ACE, which operates in 26 First Nations communities in B.C., provides business education to Indigenous participants looking to launch or develop a startup venture in the region, while building skills that can be useful for employment or to further their education. The program
received a $1-million donation in April from the Bank of Montreal to expand its programming to First Nations communities on Vancouver Island.

When projects come to the north, many of them resource-based, “that brings in a tide of employment,” says Brent Mainprize, a business professor at UVic who co-developed the program several years ago. However, “when the tide ebbs, there’s unemployment. One of the aims of the program was having Indigenous people provide a skill they already have. Those businesses sustain themselves over the long term.”

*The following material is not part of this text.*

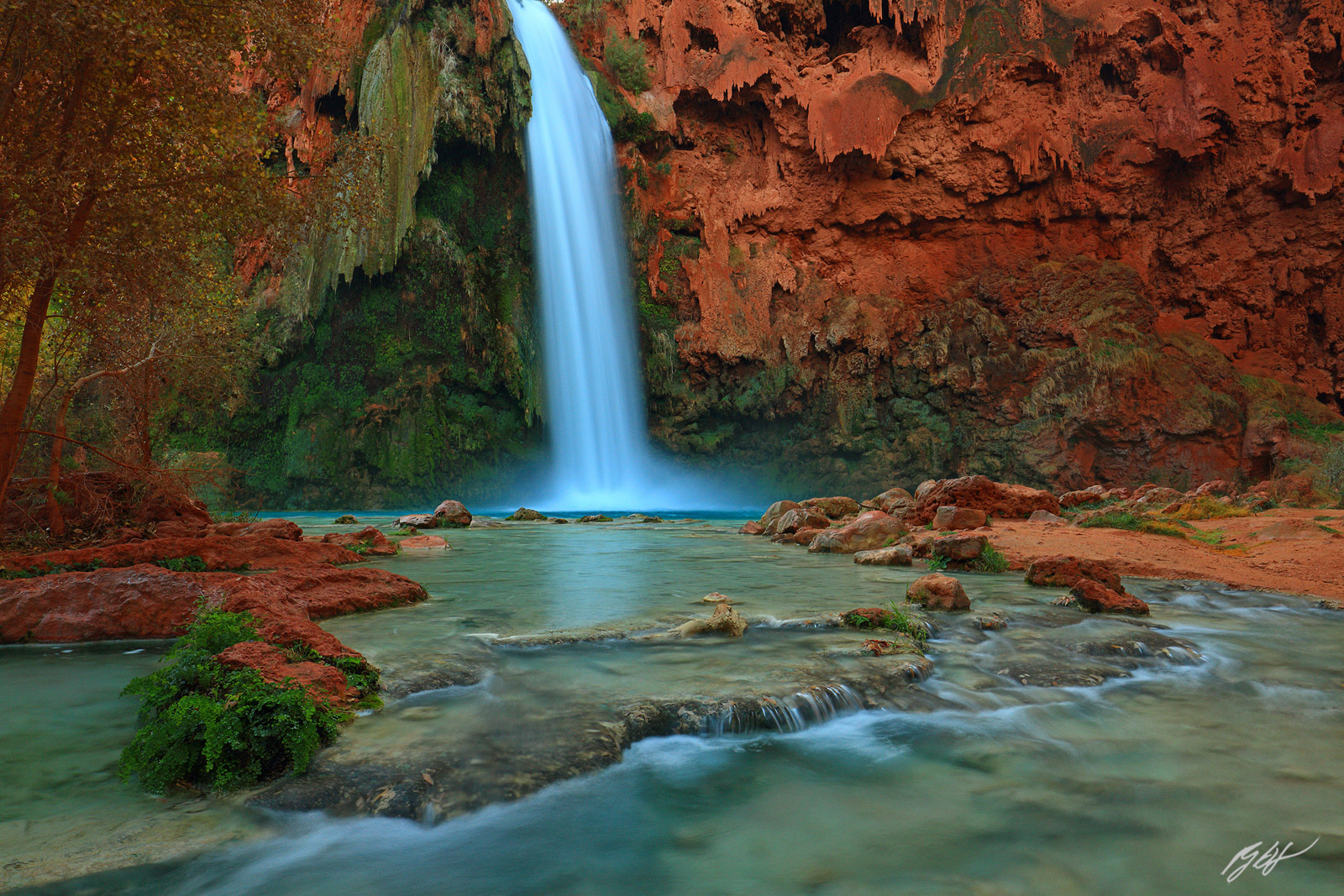 Havasu Falls in Havasu Canyon in the Havasupai Indian Reservation in Arizona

When a spot came available in the ACE program, Ms. Spence jumped at the opportunity. “Someone just dropped out and there was a seat open,” she says. “Learning how to be in class every morning before 9:00 and having that schedule, meeting different professors every few days, it definitely tests your strength.”

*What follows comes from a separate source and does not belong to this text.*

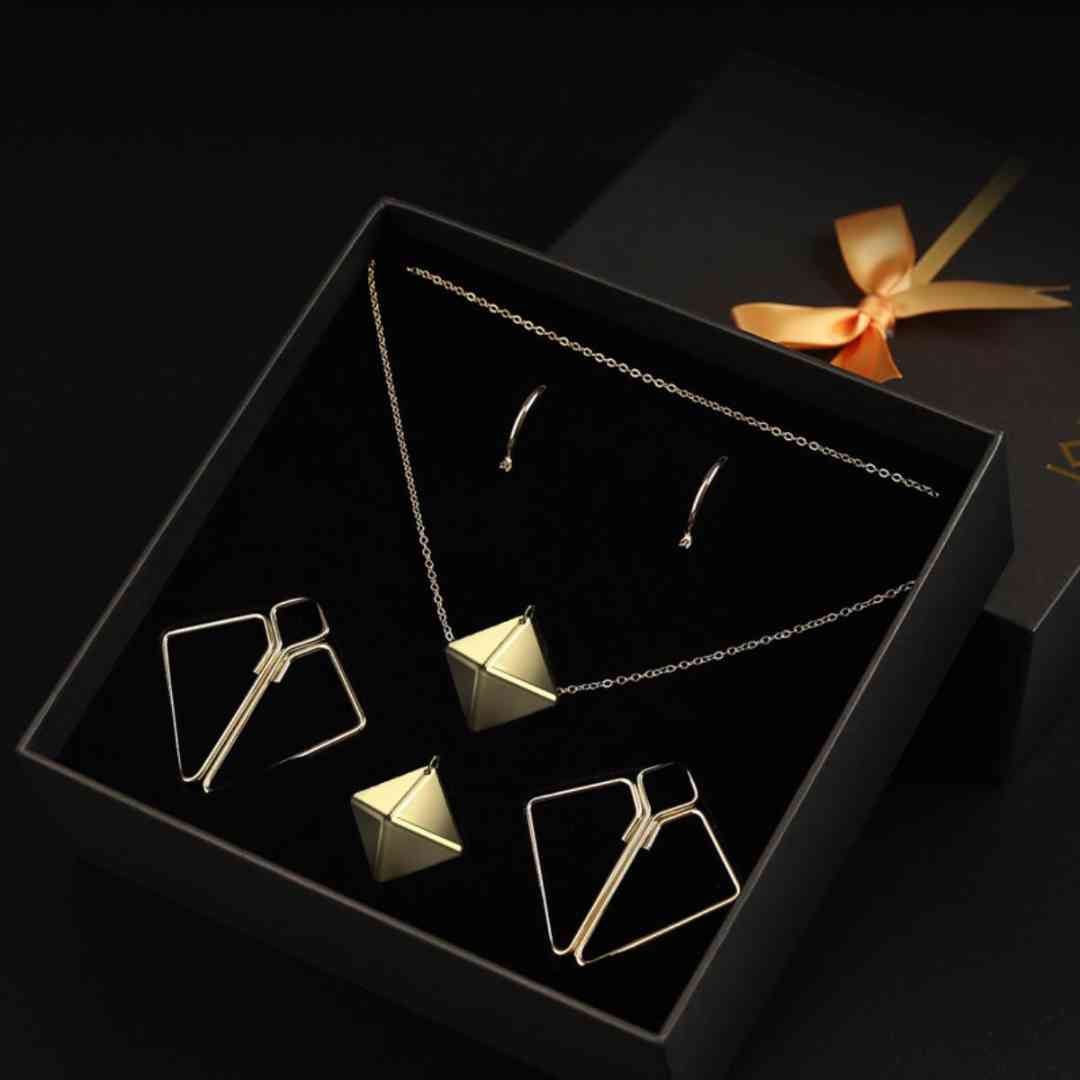 Nippelklemmen mit schwerem Anhänger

The program imparts a “cash, culture and community” framework to developing a business, Dr. Mainprize says. “In Indigenous communities, we know from a number of elders and business leaders that were part of designing this program, the success of bringing the individual along in the venture’s success is paramount. It might mean employing people in the community … giving back.”

Many strides have been made to reduce barriers to entry into the program and to tailor its goals to each First Nation in which it is offered. “It became really clear that if we’re just another university creating another entrepreneurship or Indigenous program delivered on beautiful campuses, we’re actually by design creating a barrier to about 80 percent of people in rural or remote communities,” says Dr. Mainprize. “We heard loud and clear, we need to come into the community upon invitation and bring the community the program they want.”